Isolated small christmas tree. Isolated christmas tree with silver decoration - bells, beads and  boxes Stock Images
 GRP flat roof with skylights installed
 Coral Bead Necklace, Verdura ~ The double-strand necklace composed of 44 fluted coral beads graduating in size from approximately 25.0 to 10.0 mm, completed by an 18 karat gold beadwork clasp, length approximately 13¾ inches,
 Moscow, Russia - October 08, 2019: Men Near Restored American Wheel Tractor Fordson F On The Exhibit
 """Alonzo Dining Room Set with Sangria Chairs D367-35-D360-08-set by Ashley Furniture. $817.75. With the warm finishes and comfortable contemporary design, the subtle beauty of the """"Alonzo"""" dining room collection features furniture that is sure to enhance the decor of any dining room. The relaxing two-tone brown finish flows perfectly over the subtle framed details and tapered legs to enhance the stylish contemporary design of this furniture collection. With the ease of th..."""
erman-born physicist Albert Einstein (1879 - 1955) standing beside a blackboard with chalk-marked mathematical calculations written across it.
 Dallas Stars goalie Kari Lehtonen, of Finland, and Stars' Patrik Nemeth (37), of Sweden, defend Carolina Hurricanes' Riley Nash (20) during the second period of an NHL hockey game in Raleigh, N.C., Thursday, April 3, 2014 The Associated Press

• [What the task asks]
Would you quote everything above from the line containing "GRP flat roof with skylights installed" down to the line containing "Coral Bead Necklace, Verdura"? Include both of those lines and nothing else.

• [Response for this exercise]
 GRP flat roof with skylights installed
 Coral Bead Necklace, Verdura ~ The double-strand necklace composed of 44 fluted coral beads graduating in size from approximately 25.0 to 10.0 mm, completed by an 18 karat gold beadwork clasp, length approximately 13¾ inches,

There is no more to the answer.